Exercise requirements: Find the line that contains "Is [479,513] closer"; then retype it and each line after it, exactly, through the final line of the data below.

Raw records:

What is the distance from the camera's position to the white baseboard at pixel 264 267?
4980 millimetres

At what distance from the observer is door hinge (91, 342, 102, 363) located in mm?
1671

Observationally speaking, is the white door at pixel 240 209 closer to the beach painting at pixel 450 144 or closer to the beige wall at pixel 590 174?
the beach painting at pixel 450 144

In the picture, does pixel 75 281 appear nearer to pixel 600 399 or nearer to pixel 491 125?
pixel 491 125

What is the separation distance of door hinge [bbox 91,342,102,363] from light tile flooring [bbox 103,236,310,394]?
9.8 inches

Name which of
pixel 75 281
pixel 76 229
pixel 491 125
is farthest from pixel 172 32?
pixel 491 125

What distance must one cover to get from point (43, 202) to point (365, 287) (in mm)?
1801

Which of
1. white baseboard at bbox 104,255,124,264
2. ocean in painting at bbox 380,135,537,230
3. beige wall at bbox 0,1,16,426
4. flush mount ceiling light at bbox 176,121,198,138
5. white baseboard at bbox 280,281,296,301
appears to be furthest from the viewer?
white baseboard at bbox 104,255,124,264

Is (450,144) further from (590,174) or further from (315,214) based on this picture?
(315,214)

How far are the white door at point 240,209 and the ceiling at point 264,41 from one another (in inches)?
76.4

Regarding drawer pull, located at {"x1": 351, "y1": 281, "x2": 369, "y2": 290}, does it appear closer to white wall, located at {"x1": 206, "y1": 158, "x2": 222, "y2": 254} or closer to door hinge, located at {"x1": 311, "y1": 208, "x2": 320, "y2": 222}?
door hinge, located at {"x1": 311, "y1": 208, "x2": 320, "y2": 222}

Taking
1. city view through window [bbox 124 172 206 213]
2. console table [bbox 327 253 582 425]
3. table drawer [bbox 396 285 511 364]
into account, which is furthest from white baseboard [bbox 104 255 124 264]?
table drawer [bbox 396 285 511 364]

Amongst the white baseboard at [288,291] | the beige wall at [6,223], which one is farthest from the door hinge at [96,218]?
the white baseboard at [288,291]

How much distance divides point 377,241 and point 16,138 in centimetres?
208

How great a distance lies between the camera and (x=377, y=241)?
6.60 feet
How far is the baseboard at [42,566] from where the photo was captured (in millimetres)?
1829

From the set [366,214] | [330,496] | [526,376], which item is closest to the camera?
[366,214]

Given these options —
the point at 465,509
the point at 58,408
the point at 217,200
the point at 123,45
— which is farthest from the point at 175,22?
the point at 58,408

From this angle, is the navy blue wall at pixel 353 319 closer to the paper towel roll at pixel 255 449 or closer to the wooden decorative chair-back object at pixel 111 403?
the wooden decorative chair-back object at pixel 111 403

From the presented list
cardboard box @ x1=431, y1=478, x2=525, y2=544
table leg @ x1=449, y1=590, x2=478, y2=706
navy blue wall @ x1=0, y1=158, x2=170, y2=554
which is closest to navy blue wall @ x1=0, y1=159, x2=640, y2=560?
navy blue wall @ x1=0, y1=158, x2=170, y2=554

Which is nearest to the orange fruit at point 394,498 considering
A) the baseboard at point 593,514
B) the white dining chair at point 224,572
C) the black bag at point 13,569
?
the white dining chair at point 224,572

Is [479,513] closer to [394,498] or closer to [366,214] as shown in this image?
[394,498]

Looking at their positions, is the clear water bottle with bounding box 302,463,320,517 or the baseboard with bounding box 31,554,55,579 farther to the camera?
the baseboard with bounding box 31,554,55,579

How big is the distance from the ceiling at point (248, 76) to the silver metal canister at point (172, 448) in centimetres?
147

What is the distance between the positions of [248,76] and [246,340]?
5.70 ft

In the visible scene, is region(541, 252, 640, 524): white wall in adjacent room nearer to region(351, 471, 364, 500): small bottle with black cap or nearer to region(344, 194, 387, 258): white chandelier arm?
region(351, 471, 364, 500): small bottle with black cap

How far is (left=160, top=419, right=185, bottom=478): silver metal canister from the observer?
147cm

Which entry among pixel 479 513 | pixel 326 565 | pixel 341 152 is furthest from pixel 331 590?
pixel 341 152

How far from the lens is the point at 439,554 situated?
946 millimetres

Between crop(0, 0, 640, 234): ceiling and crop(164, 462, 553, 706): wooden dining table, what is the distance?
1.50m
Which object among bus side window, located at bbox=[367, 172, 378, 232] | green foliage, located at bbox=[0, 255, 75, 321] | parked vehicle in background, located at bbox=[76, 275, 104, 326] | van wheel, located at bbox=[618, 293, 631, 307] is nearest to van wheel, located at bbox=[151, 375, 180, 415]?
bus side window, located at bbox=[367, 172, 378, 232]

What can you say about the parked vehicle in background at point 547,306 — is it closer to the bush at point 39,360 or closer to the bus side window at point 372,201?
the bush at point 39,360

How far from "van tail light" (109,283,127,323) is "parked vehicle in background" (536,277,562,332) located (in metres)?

Result of this exercise:
Is [479,513] closer to [394,498] or closer to [366,214] as shown in this image?
[394,498]

Looking at their positions, is the clear water bottle with bounding box 302,463,320,517 or the baseboard with bounding box 31,554,55,579 farther to the camera?
the baseboard with bounding box 31,554,55,579

How big is the distance from the ceiling at point (248, 76) to the silver metal canister at point (172, 448) in centimetres?
147

What is the distance between the positions of [248,76] and [246,340]?
5.70 ft

In the visible scene, is region(541, 252, 640, 524): white wall in adjacent room nearer to region(351, 471, 364, 500): small bottle with black cap or nearer to region(344, 194, 387, 258): white chandelier arm?
region(351, 471, 364, 500): small bottle with black cap

How far is (left=160, top=419, right=185, bottom=478): silver metal canister from the observer?
147cm

Which entry among pixel 479 513 | pixel 326 565 | pixel 341 152 is furthest from pixel 331 590?
pixel 341 152

How far from the lens is the point at 439,554 situated?
946 millimetres

Between crop(0, 0, 640, 234): ceiling and crop(164, 462, 553, 706): wooden dining table, what is the distance?
1.50m
Which object among bus side window, located at bbox=[367, 172, 378, 232] | green foliage, located at bbox=[0, 255, 75, 321] | parked vehicle in background, located at bbox=[76, 275, 104, 326] | van wheel, located at bbox=[618, 293, 631, 307] is nearest to van wheel, located at bbox=[151, 375, 180, 415]?
bus side window, located at bbox=[367, 172, 378, 232]

What can you say about the parked vehicle in background at point 547,306 — is it closer to the bush at point 39,360 or closer to the bus side window at point 372,201?
the bush at point 39,360

How far from "van tail light" (109,283,127,323) is "parked vehicle in background" (536,277,562,332) located (in metres)?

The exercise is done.